I was always so jealous when Miss Carver came to our house to teach piano to my two older sisters. I was a boy, so piano lessons were out of the question. I was supposed to concentrate on baseball, tennis, etc. Furthermore, I sung off key, so music was considered out of bounds. Over the past 71 years, I have been relegated to the 'toilet paper and comb' and the phonograph!
I've recently taken up everything else, including golf, yoga, creative writing, and learning Italian. So maybe I should take up piano! - Sandy
Posted by: Sandy | Thursday, 09 July 2009 at 08:09 AM
Sandy, It's never too late. I once had a retired gentleman as a pupil. He was determined to play Fur Elise before he died, and he did. My 1st book was published when I was 67 and I began selling my enlarged photographs at 74!
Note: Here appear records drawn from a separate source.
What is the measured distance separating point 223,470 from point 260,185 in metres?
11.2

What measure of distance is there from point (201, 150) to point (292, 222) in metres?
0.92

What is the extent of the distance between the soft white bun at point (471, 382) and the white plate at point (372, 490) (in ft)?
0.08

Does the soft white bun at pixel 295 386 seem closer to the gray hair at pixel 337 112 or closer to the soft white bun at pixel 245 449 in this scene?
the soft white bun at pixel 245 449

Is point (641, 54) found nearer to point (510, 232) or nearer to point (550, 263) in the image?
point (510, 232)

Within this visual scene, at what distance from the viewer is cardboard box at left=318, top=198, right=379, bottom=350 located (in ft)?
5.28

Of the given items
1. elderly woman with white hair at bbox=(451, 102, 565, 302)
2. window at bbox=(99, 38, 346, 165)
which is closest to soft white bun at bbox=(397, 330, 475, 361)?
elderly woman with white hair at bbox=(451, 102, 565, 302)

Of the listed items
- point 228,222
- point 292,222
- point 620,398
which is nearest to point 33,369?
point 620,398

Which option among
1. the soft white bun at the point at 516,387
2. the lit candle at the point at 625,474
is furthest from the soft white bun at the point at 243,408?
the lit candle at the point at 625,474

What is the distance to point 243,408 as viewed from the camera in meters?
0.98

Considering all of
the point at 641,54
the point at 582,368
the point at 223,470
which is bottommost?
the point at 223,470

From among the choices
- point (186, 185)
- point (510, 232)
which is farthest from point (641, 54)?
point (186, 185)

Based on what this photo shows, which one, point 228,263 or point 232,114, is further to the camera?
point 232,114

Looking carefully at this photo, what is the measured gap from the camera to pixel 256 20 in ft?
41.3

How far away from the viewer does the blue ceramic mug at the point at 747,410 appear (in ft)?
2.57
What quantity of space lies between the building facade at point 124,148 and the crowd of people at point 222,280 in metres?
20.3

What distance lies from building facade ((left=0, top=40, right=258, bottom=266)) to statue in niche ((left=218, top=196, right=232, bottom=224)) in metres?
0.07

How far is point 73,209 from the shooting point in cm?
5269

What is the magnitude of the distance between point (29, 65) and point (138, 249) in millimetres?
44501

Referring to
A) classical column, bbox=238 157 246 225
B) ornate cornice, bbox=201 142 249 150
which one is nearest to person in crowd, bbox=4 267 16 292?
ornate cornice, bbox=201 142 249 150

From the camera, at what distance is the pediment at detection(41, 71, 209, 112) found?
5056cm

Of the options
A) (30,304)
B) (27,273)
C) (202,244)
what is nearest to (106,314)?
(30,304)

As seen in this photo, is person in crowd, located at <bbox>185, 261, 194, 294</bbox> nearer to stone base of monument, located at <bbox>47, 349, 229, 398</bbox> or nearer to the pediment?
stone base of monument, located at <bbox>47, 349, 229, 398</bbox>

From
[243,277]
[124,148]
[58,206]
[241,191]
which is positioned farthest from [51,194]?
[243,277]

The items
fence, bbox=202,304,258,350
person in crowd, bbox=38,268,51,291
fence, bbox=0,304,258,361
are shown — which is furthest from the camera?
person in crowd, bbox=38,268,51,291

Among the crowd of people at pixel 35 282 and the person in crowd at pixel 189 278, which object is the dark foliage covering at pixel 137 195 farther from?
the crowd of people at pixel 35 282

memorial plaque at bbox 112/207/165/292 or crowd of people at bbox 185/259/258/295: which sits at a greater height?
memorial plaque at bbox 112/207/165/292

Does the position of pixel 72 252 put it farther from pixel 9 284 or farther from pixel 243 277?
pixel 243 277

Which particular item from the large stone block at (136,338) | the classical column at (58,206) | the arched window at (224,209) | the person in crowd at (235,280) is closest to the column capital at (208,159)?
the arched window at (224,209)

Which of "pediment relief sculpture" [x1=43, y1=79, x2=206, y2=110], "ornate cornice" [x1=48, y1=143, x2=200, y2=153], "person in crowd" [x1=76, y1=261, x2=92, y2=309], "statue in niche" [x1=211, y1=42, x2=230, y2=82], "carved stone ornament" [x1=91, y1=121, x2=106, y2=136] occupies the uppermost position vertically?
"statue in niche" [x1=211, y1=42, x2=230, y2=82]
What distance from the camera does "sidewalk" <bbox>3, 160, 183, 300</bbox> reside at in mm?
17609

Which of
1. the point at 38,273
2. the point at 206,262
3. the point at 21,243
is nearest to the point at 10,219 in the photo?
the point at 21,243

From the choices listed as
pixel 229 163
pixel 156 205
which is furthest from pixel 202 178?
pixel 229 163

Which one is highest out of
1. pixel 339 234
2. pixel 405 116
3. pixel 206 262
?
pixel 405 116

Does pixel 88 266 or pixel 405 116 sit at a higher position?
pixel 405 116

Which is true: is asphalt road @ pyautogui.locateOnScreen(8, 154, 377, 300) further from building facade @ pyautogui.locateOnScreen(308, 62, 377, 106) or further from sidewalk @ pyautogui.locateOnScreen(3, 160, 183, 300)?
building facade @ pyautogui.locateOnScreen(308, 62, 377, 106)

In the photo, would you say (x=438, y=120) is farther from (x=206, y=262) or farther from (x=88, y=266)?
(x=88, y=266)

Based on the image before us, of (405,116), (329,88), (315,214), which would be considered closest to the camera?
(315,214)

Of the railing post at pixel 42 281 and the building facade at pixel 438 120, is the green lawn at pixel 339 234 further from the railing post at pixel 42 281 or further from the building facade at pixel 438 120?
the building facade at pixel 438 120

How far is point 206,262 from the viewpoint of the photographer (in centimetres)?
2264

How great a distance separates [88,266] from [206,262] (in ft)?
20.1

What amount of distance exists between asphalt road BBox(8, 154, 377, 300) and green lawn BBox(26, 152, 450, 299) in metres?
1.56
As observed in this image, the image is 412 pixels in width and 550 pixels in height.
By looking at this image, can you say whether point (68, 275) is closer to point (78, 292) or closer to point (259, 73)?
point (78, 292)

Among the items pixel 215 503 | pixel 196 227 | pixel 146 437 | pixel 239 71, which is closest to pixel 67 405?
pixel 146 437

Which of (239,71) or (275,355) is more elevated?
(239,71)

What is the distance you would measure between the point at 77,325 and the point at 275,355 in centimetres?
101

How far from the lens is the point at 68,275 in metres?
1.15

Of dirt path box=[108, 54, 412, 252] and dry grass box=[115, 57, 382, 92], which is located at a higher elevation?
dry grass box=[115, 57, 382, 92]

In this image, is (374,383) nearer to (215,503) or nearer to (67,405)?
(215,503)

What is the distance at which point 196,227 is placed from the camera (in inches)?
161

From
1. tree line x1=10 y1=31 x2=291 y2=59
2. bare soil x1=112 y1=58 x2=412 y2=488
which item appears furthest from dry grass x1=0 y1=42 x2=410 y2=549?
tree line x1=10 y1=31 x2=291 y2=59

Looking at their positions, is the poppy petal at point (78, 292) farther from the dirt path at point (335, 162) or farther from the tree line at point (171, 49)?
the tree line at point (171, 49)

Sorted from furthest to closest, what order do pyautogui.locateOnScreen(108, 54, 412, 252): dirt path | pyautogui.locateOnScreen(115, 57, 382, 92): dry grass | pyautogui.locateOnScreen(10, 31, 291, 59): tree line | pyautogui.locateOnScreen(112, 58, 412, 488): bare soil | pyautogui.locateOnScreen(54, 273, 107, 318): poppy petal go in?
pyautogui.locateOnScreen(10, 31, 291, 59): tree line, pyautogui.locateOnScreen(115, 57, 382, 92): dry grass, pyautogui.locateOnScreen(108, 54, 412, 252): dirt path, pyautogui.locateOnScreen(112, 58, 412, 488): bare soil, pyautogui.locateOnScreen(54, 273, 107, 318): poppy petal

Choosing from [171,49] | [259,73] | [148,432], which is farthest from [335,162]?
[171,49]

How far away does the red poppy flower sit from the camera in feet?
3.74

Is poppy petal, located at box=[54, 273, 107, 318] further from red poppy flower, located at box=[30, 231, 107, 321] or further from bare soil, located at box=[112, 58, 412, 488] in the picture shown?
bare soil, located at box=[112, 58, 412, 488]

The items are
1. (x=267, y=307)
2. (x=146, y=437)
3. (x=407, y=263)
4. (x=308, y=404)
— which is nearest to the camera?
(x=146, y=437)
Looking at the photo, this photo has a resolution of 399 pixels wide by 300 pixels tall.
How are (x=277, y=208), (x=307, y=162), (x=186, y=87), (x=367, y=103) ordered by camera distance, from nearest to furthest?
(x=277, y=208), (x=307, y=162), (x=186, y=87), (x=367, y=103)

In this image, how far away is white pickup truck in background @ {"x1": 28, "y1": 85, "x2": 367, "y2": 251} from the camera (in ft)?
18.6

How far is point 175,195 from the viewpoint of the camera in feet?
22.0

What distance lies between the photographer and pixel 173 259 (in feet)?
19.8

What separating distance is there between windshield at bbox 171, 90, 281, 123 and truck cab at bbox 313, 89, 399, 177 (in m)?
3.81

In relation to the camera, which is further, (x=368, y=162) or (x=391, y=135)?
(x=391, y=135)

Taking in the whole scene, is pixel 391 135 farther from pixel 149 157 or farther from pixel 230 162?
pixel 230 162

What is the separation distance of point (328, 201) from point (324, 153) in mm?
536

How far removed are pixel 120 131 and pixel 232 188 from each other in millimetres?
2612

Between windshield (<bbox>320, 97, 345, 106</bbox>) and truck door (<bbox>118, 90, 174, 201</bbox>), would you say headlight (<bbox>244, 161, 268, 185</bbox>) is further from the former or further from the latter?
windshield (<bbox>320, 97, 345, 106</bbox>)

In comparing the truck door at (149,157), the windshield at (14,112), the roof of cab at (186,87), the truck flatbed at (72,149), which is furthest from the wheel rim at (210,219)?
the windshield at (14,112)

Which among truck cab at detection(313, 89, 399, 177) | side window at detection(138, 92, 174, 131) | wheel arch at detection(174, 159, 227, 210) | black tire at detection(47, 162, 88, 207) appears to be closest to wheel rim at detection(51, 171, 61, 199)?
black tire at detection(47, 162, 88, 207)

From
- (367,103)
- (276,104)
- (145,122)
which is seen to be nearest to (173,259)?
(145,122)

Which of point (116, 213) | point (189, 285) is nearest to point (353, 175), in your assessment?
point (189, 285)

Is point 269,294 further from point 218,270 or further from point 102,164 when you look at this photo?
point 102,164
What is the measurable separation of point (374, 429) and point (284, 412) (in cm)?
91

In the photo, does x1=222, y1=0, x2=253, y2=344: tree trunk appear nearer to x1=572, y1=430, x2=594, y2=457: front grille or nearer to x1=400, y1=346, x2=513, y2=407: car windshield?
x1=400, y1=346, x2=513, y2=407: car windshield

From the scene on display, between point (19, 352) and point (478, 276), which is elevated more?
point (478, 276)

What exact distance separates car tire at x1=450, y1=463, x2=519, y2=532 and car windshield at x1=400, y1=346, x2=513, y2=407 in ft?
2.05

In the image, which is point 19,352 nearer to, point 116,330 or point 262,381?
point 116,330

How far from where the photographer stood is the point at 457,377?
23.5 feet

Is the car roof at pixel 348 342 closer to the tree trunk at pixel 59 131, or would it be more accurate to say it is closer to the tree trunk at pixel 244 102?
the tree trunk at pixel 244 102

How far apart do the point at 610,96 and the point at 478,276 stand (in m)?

Posted by: Lyn Burnstine | Thursday, 09 July 2009 at 09:46 AM
Oh, I am so sorry that your hands are keeping you away from the keyboard. I have related on my blog how much playing the piano has meant to me. I am sure you ran to the keyboard when you got good news and played happy songs and, conversely, did so when the news was bad by playing mournful music. The piano can be your therapist.
We share some similarities. I was a dance school accompanist and a Church organist.
Posted by: Darlene | Thursday, 09 July 2009 at 10:34 AM
Lyn,
I have been asked what changes I would make if I had my life to live over and playing the piano comes right to the top.
My Mother once hired a piano teacher to come to our house. His name was Mr. Brought and he was a jolly man with a ready smile and I loved him,and I was doing well at the lessons. Then,tragedy struck.
My brother got the Chicken Pox and they put a quarintine sign on our door and it stayed there for more than a month as the sickness went down through the other 3 kids.
Lessons were never resumed. I don't know why. In those days children didn't ask many questions. The motto then was "Children should be seen and not heard."
Posted by: Nancy | Thursday, 09 July 2009 at 06:54 PM
I don't know what condition your hands are in, but the electronic keyboards are much easier on the fingers than regular pianos! I just started water color classes (at 76)--my first art instruction since elementary school. I always wanted to do it and FINALLY!